[Stored dataset items]
---+---

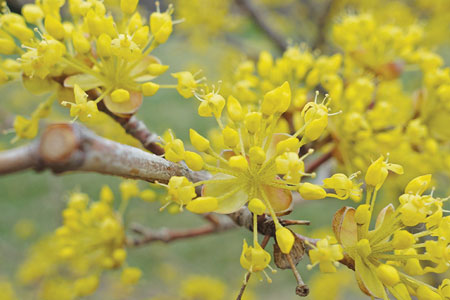 4 yellow petals in showy clusters of the Cornelian-cherry dogwood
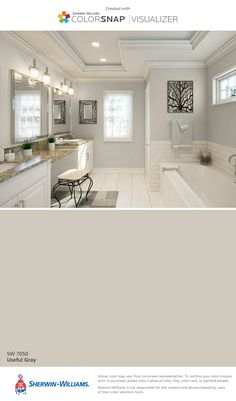 I found this color with ColorSnap® Visualizer for iPhone by Sherwin-Williams: Useful Gray (SW 7050).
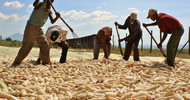 Thumb_africa_contract_farming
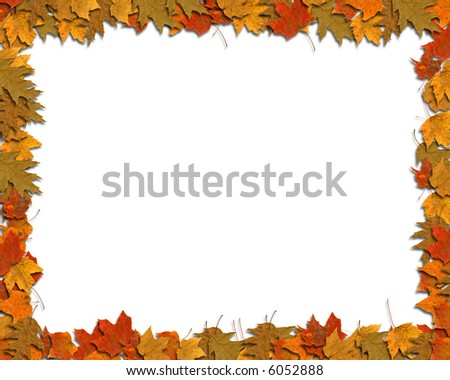Colorful Leaf border on white background with space for copy.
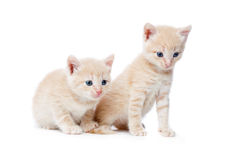 Two red-haired kittens. Royalty Free Stock Images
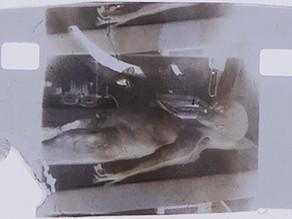 פריים מסרט נתיחה של חייזר משנת 1947 מוצע למכירה תמורת מיליון דולר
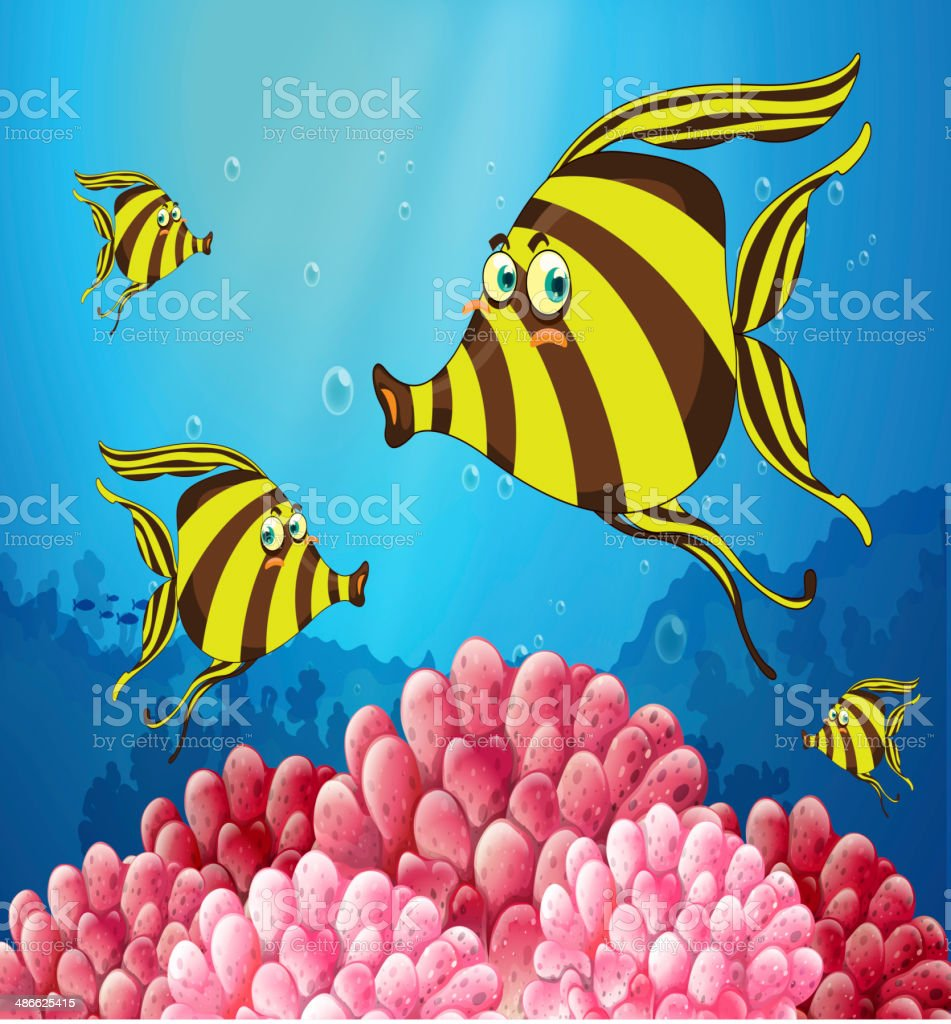 group of stripe-colored fishes under the sea vector art illustration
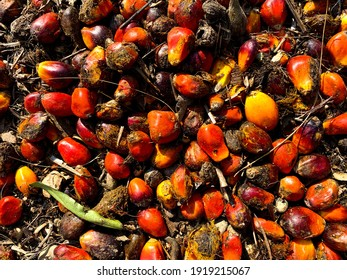 Palm seeds uprooted from fruit bunches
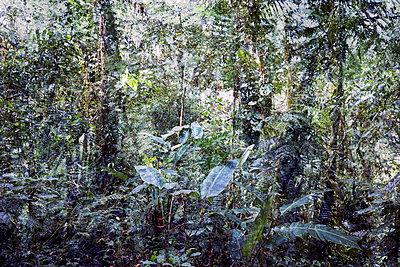 Dschungel Künstlerische Darstellung - p719m2044627 von Rudi Sebastian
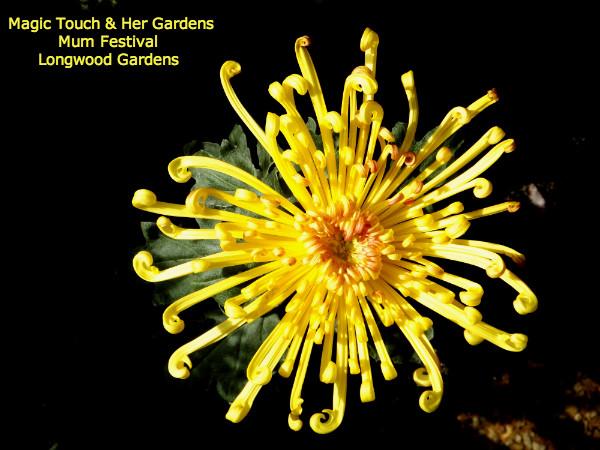 Spider Mum @ Longwood Gardens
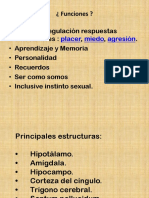 resumen limbico -4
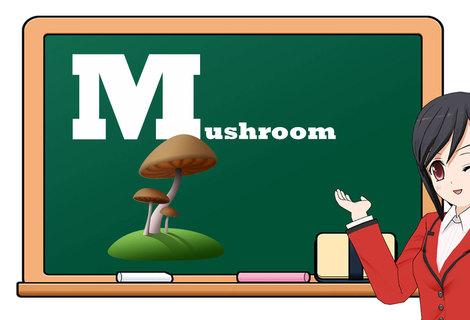Teacher fruit m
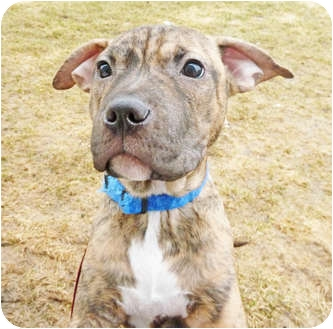 Shar Pei/Terrier (Unknown Type, Medium) Mix Puppy for adoption in Detroit, Michigan - Leah-Adopted!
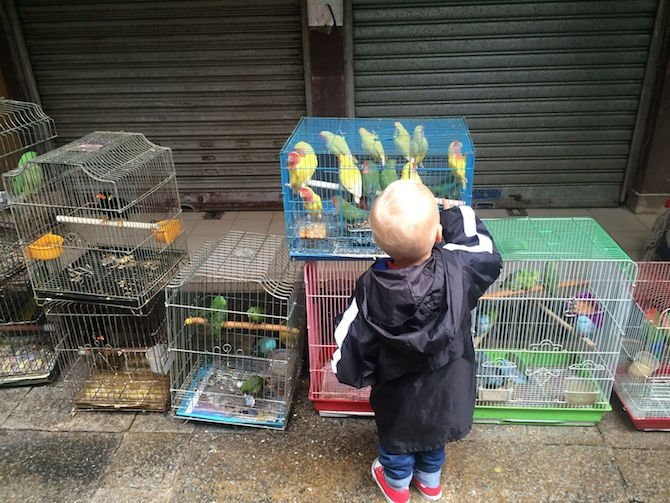 image - yuen po bird gardens jack at cages 670
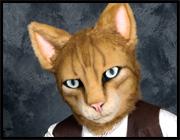 Cat: Tabby
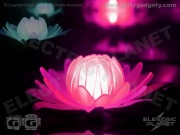 Water Lily LED Pond Light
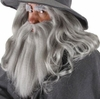 The Hobbit Gandalf Beard and Wig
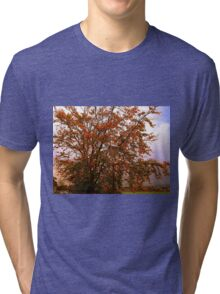 Tha Lampost and the Tree Tri-blend T-Shirt
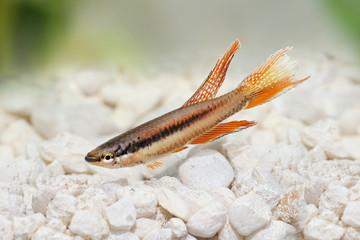 Lagos Red Killifish aquarium fish Killi Aphyosemion bitaeniatum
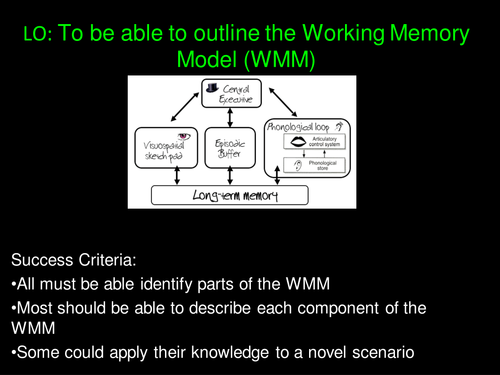 Working Memory Model (Outline and Application) Psychology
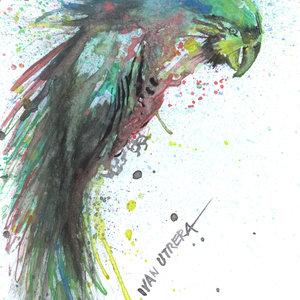 parrot02_335715.jpg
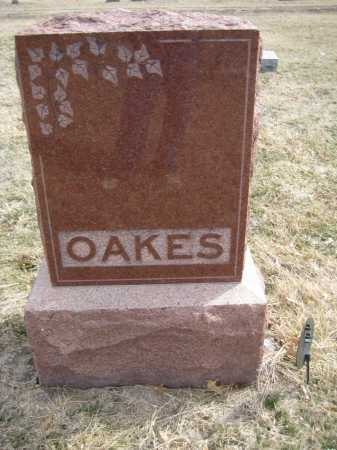 OAKES, FAMILY MONUMENT - Saline County, Nebraska | FAMILY MONUMENT OAKES - Nebraska Gravestone Photos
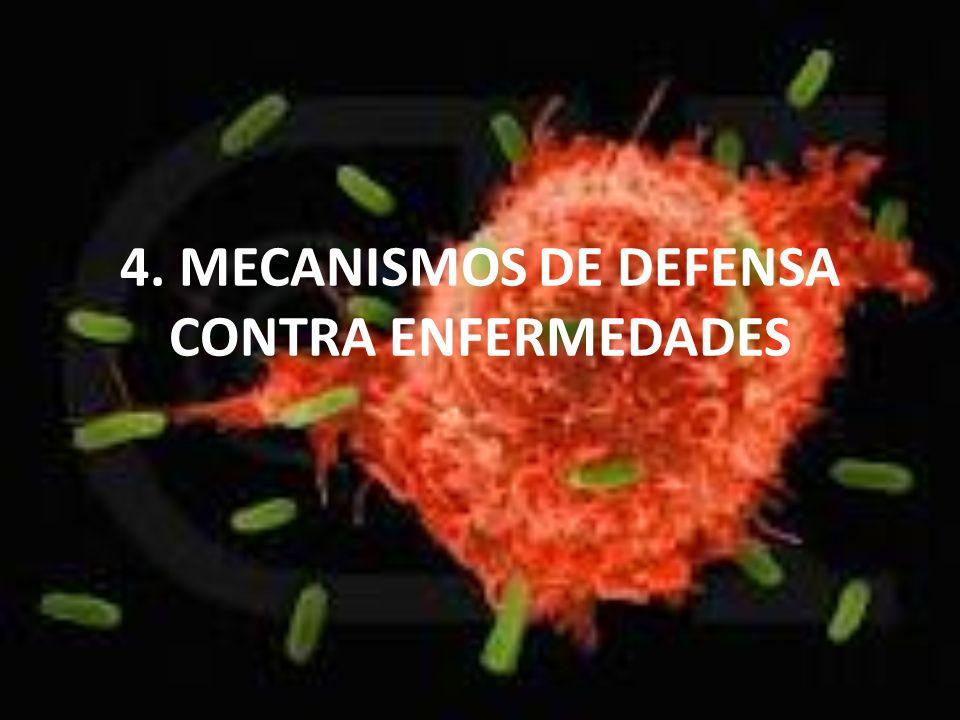 1.Los mecanismos de defensa contra enfermedades Mecanismo inespecífico Pie l Mucos as Inflamaci ón Sustancias desinfectan tes Aplicació n de calor Estudiar descripciones del libro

---+---

(EXERCISE GOAL): Output all of the entries verbatim, leaving out any images.

(EXERCISE SOLUTION):
 4 yellow petals in showy clusters of the Cornelian-cherry dogwood
 I found this color with ColorSnap® Visualizer for iPhone by Sherwin-Williams: Useful Gray (SW 7050).
 Thumb_africa_contract_farming
Colorful Leaf border on white background with space for copy.
 Two red-haired kittens. Royalty Free Stock Images
 פריים מסרט נתיחה של חייזר משנת 1947 מוצע למכירה תמורת מיליון דולר
 group of stripe-colored fishes under the sea vector art illustration
 Palm seeds uprooted from fruit bunches
 Dschungel Künstlerische Darstellung - p719m2044627 von Rudi Sebastian
 Spider Mum @ Longwood Gardens
 resumen limbico -4
Teacher fruit m
 Shar Pei/Terrier (Unknown Type, Medium) Mix Puppy for adoption in Detroit, Michigan - Leah-Adopted!
 image - yuen po bird gardens jack at cages 670
 Cat: Tabby
 Water Lily LED Pond Light
 The Hobbit Gandalf Beard and Wig
 Tha Lampost and the Tree Tri-blend T-Shirt
 Lagos Red Killifish aquarium fish Killi Aphyosemion bitaeniatum
 Working Memory Model (Outline and Application) Psychology
 parrot02_335715.jpg
 OAKES, FAMILY MONUMENT - Saline County, Nebraska | FAMILY MONUMENT OAKES - Nebraska Gravestone Photos
 1.Los mecanismos de defensa contra enfermedades Mecanismo inespecífico Pie l Mucos as Inflamaci ón Sustancias desinfectan tes Aplicació n de calor Estudiar descripciones del libro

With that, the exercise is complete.